#### WHAT IS REQUIRED:
Reproduce verbatim the stretch of the material from the line containing "The photograph reveals" through the end of the material, both ends included.
===
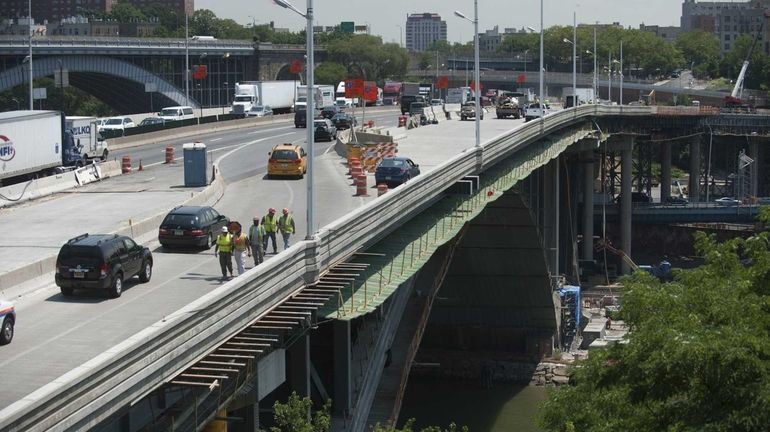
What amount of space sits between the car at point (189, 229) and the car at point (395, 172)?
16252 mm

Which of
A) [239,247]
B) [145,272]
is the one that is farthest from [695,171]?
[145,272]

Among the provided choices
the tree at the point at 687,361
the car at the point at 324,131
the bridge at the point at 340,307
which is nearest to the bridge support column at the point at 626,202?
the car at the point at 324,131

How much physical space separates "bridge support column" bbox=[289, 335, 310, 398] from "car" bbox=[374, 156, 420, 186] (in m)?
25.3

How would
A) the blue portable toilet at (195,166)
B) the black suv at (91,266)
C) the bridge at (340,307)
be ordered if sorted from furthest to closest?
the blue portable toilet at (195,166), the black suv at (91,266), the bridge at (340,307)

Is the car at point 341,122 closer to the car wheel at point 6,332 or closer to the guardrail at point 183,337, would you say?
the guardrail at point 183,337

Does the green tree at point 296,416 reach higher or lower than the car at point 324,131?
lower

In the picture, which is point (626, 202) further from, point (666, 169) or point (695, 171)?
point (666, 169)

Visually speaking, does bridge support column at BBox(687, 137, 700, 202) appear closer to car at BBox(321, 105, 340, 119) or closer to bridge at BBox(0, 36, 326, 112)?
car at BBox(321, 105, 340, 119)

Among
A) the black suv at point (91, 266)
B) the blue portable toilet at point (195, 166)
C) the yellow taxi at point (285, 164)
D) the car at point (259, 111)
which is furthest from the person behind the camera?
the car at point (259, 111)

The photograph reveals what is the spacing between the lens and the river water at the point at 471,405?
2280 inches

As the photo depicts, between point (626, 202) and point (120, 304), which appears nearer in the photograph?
===
#### SOLUTION FOR THIS PROBLEM:
The photograph reveals what is the spacing between the lens and the river water at the point at 471,405?
2280 inches

As the photo depicts, between point (626, 202) and point (120, 304), which appears nearer in the photograph?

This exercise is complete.